To meet the challenge, banks have the ability to continue to “own payments” and use payments as a way to strengthen and deepen customer relationships, but they need to focus on new products and capabilities, getting to market quickly and new partnerships that can help make it happen.
How Visa has changed
McInerney then emphasized what Visa has learned over the last few years about the digital world and how the company can help their banking partners.
“We have thousands of people who come into work every day focused on ensuring that our bank clients thrive in this increasingly digital environment—that is, focused on constantly innovating and developing the best payment solutions for our banks,” he said.
One important factor is ease of use. “We need to make it much, much, much easier for people to buy things on a mobile device with their Visa card. It is simply too hard today,” he said.
He then explained what Visa has learned through Visa Checkout.
“About two years ago we started with a clean sheet of paper and set out to create the simplest, easiest and safest way to make digital purchases, while protecting and enhancing your brand, and that is the ultimate goal with Visa Checkout.” He then gave a sneak preview of the new experience for Visa Checkout announced in Austin, which makes mobile payments even simpler with the swipe of your finger.

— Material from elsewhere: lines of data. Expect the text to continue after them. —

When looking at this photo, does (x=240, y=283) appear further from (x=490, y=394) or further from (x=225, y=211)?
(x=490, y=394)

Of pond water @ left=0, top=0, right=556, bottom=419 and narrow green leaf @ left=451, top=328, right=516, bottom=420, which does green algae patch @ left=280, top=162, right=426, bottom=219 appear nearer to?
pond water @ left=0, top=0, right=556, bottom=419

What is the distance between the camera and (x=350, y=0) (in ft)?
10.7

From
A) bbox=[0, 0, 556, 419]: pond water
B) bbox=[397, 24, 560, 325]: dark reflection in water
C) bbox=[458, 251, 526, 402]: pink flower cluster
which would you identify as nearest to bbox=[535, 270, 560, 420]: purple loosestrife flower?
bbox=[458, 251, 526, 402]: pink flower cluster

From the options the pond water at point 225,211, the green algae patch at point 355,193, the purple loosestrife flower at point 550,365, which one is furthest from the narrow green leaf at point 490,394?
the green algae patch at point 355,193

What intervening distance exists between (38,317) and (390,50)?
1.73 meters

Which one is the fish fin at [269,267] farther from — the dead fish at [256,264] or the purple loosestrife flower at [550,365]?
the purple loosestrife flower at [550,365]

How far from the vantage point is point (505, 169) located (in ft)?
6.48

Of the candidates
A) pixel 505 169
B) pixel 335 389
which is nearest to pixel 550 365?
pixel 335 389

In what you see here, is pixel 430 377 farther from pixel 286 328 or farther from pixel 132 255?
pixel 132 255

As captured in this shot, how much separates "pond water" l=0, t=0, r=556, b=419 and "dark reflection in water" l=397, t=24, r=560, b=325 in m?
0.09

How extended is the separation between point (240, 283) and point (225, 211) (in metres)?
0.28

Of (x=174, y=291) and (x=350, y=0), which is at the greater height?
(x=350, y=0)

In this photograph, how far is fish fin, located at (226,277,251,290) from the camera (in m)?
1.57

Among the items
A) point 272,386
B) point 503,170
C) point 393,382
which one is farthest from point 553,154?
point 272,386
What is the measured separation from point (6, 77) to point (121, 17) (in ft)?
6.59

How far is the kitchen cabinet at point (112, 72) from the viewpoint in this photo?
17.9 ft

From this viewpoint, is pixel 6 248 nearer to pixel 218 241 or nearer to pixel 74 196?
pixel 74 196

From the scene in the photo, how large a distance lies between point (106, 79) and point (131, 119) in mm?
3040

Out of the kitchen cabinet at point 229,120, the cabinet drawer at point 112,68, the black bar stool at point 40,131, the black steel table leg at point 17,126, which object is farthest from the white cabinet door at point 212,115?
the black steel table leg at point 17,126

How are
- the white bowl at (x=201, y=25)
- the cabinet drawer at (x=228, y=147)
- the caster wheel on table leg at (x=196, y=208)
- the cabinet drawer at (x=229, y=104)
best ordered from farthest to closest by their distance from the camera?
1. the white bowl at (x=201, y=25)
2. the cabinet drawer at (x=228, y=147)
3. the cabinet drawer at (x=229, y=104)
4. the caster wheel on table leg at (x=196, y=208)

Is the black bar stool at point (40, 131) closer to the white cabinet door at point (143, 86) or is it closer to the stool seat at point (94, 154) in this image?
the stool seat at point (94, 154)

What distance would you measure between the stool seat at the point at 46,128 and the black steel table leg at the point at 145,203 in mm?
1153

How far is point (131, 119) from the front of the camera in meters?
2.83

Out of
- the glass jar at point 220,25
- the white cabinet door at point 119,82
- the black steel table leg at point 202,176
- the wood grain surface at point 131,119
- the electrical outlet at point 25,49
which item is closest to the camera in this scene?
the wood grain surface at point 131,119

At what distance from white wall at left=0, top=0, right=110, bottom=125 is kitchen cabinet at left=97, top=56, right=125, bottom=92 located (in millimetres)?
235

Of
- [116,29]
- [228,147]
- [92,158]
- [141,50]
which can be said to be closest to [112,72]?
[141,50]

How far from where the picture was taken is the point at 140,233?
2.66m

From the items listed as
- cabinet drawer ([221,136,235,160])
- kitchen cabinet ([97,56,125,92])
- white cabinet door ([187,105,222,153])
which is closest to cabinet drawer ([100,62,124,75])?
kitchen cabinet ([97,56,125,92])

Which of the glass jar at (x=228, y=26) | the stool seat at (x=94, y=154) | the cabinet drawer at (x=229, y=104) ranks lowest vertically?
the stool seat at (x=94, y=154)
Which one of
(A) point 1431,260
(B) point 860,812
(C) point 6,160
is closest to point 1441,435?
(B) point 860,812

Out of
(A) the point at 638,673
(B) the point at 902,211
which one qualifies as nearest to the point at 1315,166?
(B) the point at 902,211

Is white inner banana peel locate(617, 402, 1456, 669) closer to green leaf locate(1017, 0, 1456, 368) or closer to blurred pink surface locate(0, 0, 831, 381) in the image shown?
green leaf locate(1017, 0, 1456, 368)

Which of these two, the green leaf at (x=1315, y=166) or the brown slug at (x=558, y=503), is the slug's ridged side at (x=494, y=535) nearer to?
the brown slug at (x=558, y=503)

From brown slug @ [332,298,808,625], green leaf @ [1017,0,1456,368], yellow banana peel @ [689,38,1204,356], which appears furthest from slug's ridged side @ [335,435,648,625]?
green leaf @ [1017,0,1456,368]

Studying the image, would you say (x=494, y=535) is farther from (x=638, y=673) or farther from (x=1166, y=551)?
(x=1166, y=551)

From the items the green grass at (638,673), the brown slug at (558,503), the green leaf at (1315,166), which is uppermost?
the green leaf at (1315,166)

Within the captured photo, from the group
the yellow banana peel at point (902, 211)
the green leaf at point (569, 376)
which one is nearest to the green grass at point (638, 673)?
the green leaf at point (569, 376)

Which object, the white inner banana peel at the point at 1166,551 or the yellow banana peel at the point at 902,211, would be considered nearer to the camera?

He also discussed Visa’s recent moves to drive more collaboration with outside partners, including the Visa Developer Platform as well as new collaboration centers where “we work side by side with banks—our engineers and yours—to develop, test, design and launch new products in weeks versus months or quarters.”
This partnership between Visa and banks is meant to help both thrive in the new digital economy. “Our partnerships with all of you are incredibly important to us at Visa. Our business is completely dependent on you all wanting to do business with us and issue Visa cards,” McInerney concluded. “We are completely committed to doing everything we can to help you thrive in this environment.”